Ujung-ujungnya hal utama yang paling dulu mesti ditinjau ulang ialah tugas guru, siswa, sekolah, dan orangtua. Jika isu-isu yang sangat elementer tersebut belum diubah, bisa jadi teknologi bukannya menjadi solusi tapi malah menambah rumit problem pendidikan.
Pendidikan merupakan ranah yang sangat kompleks dan berserakan menyerupai benang kusut. Sifat alamiah pendidikan meliputi tidak hanya aspek teknologi saja, tapi juga aspek sosiologi masyarakat yang tumbuh dalam konteks tertentu, aspek psikologi anak yang sangat beragam, aspek politik di mana kebijakan tidak pernah netral dari kepentingan non-pendidikan, aspek ekonomi yang mempengaruhi stabilitas sosial tertentu, dan lain sebagainya.
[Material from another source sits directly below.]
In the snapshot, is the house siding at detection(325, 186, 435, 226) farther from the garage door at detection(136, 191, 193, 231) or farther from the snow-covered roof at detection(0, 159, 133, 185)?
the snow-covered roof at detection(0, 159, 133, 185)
Ada aneka macam elemen dan sektor yang mesti diurai satu per satu. Dan teknologi bukanlah silver bullet yang ampuh memecahkan semua perkara pendidikan.
Aziz Awaludin peneliti kebijakan pendidikan pada Pusat Pengkajian Islam dan Masyarakat (PPIM), Universitas Islam Negeri Jakarta
Tulisan ini ialah kiriman dari pembaca detik, isi dari goresan pena di luar tanggung jawab redaksi. Ingin membuat goresan pena kau sendiri? Klik di sini sekarang!